Reproduce each of the items below word for word, leaving out the pictures.

> _Provided records_:
+ + + + + + +

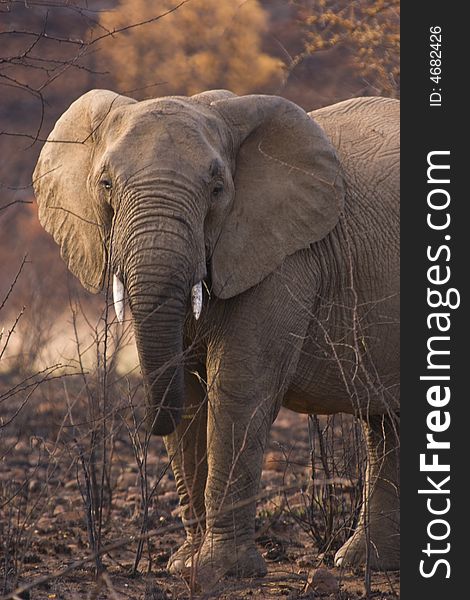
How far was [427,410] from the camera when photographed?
222 inches

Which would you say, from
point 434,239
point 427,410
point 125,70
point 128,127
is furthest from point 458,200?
point 125,70

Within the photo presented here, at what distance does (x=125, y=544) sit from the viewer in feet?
19.5

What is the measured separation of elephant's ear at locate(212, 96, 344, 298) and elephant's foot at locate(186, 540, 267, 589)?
1.18 m

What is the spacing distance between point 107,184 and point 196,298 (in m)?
0.63

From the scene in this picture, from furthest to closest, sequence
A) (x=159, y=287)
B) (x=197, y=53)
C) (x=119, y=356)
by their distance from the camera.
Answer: (x=197, y=53) < (x=119, y=356) < (x=159, y=287)

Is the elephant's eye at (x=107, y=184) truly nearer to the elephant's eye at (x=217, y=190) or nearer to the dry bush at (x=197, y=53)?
the elephant's eye at (x=217, y=190)

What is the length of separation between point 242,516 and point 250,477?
21cm

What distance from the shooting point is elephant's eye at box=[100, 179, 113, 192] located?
240 inches

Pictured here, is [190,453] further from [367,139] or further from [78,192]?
[367,139]

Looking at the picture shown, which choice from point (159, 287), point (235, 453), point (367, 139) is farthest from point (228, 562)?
point (367, 139)

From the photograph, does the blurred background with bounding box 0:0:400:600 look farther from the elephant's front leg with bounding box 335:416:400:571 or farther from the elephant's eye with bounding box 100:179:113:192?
the elephant's eye with bounding box 100:179:113:192

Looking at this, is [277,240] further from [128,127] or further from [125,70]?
[125,70]

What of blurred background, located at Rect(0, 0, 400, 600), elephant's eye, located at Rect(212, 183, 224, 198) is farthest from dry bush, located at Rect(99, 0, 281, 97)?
elephant's eye, located at Rect(212, 183, 224, 198)

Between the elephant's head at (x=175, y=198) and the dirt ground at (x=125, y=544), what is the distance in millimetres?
597
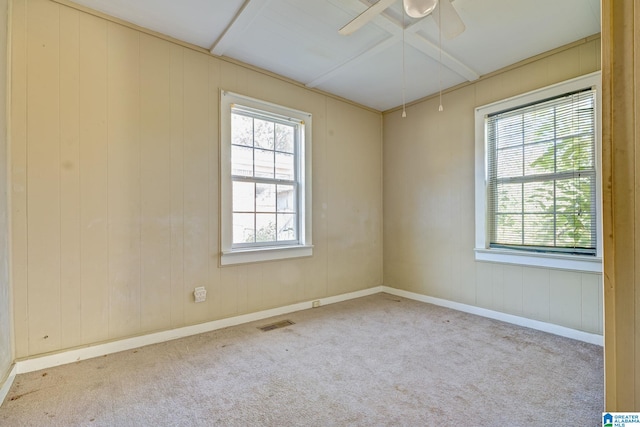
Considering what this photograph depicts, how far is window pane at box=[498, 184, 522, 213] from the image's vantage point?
311 centimetres

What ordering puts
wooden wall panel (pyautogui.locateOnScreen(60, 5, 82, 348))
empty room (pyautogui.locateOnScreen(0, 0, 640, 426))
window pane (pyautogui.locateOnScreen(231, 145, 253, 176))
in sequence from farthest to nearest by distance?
window pane (pyautogui.locateOnScreen(231, 145, 253, 176)) < wooden wall panel (pyautogui.locateOnScreen(60, 5, 82, 348)) < empty room (pyautogui.locateOnScreen(0, 0, 640, 426))

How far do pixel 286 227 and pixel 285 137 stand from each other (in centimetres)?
110

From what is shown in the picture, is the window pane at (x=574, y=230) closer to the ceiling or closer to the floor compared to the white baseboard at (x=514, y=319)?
closer to the ceiling

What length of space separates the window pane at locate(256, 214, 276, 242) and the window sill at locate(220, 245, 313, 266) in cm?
13

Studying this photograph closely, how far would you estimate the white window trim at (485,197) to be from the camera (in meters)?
2.56

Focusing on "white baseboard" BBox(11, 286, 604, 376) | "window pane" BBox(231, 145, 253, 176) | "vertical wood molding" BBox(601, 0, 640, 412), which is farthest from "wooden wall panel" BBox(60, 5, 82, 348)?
"vertical wood molding" BBox(601, 0, 640, 412)

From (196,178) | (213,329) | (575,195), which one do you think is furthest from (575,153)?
(213,329)

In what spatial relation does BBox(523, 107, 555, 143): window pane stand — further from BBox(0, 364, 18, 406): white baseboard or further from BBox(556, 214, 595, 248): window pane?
BBox(0, 364, 18, 406): white baseboard

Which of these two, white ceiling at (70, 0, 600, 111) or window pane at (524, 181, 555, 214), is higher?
white ceiling at (70, 0, 600, 111)

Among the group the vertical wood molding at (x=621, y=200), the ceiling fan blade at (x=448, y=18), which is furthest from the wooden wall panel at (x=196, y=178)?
the vertical wood molding at (x=621, y=200)

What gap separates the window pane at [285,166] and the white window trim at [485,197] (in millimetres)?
2189

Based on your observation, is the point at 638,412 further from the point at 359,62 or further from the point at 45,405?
the point at 359,62

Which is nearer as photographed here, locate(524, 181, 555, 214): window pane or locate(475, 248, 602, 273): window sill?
locate(475, 248, 602, 273): window sill

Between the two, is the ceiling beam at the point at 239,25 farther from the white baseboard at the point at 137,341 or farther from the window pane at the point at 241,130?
the white baseboard at the point at 137,341
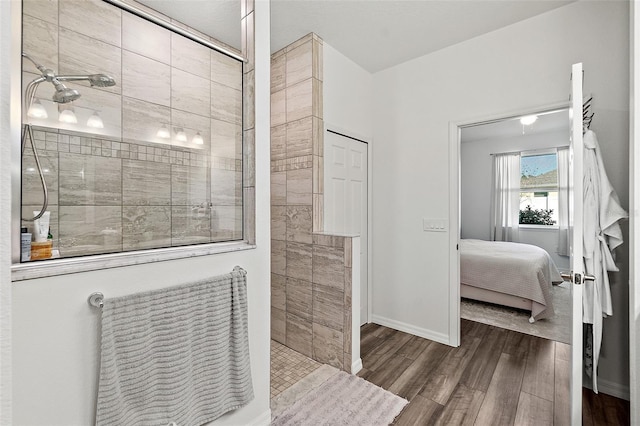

+ + + + + + +

> _Solution_:
How far was [427,410] from the camera when photographed?
222 inches

Which would you say, from
point 434,239
point 427,410
point 125,70
point 128,127
is furthest from point 458,200?
point 125,70

Within the photo presented here, at what distance does (x=125, y=544) sit from the viewer in feet?
19.5

What is the measured separation of elephant's ear at locate(212, 96, 344, 298) and elephant's foot at locate(186, 540, 267, 589)?
1.18 m

What is the spacing distance between point 107,184 and point 196,298 (in m)?
0.63

From the scene in this picture, from furthest to closest, sequence
A) (x=159, y=287)
B) (x=197, y=53)
C) (x=119, y=356)
by their distance from the camera.
Answer: (x=197, y=53) < (x=119, y=356) < (x=159, y=287)

Is the elephant's eye at (x=107, y=184) truly nearer to the elephant's eye at (x=217, y=190) or nearer to the dry bush at (x=197, y=53)?
the elephant's eye at (x=217, y=190)

What is the length of separation between point 242,516 and point 250,477?
21cm

What distance from the shooting point is elephant's eye at box=[100, 179, 113, 192] located?
240 inches

Pictured here, is [190,453] further from [367,139] or further from [78,192]?
[367,139]

Looking at the picture shown, which choice from point (159, 287), point (235, 453), point (367, 139) is farthest from point (228, 562)?
point (367, 139)

From the photograph, does the blurred background with bounding box 0:0:400:600 look farther from the elephant's front leg with bounding box 335:416:400:571 or farther from the elephant's eye with bounding box 100:179:113:192?
the elephant's eye with bounding box 100:179:113:192

Looking at this, is [277,240] further from [128,127] or further from [125,70]?
[125,70]

What of blurred background, located at Rect(0, 0, 400, 600), elephant's eye, located at Rect(212, 183, 224, 198) is farthest from dry bush, located at Rect(99, 0, 281, 97)?
elephant's eye, located at Rect(212, 183, 224, 198)

Between the elephant's head at (x=175, y=198) and the dirt ground at (x=125, y=544), what is the distance in millimetres?
597
Considering what this photograph depicts, how far is window pane at box=[498, 184, 522, 213] from the image's vantage point?
311 centimetres

What ordering puts
wooden wall panel (pyautogui.locateOnScreen(60, 5, 82, 348))
empty room (pyautogui.locateOnScreen(0, 0, 640, 426))
window pane (pyautogui.locateOnScreen(231, 145, 253, 176))
in sequence from farthest to nearest by distance?
window pane (pyautogui.locateOnScreen(231, 145, 253, 176)) < wooden wall panel (pyautogui.locateOnScreen(60, 5, 82, 348)) < empty room (pyautogui.locateOnScreen(0, 0, 640, 426))

How far do pixel 286 227 and pixel 285 137 stand from each other (in centimetres)?
110

From what is shown in the picture, is the window pane at (x=574, y=230) closer to the ceiling or closer to the floor compared to the white baseboard at (x=514, y=319)?
closer to the ceiling

What length of space separates the window pane at locate(256, 214, 276, 242) and the window sill at locate(220, 245, 313, 266) in cm?
13

Studying this photograph closely, how far would you estimate the white window trim at (485,197) to be from the camera (in meters)?
2.56

Focusing on "white baseboard" BBox(11, 286, 604, 376) | "window pane" BBox(231, 145, 253, 176) | "vertical wood molding" BBox(601, 0, 640, 412), which is farthest from "wooden wall panel" BBox(60, 5, 82, 348)?
"vertical wood molding" BBox(601, 0, 640, 412)

From (196,178) | (213,329) | (575,195), which one do you think is furthest from (575,153)?
(213,329)

In what spatial relation does BBox(523, 107, 555, 143): window pane stand — further from BBox(0, 364, 18, 406): white baseboard or further from BBox(556, 214, 595, 248): window pane?
BBox(0, 364, 18, 406): white baseboard

Which of these two, white ceiling at (70, 0, 600, 111) or window pane at (524, 181, 555, 214), is higher?
white ceiling at (70, 0, 600, 111)

Among the group the vertical wood molding at (x=621, y=200), the ceiling fan blade at (x=448, y=18), which is furthest from the wooden wall panel at (x=196, y=178)?
the vertical wood molding at (x=621, y=200)

What gap separates the window pane at [285,166] and the white window trim at [485,197] (in millimetres)?
2189

Based on your observation, is the point at 638,412 further from the point at 359,62 or further from the point at 45,405?
the point at 359,62

Which is nearer as photographed here, locate(524, 181, 555, 214): window pane or locate(475, 248, 602, 273): window sill?
locate(475, 248, 602, 273): window sill

Between the two, is the ceiling beam at the point at 239,25 farther from the white baseboard at the point at 137,341 or farther from the window pane at the point at 241,130?
the white baseboard at the point at 137,341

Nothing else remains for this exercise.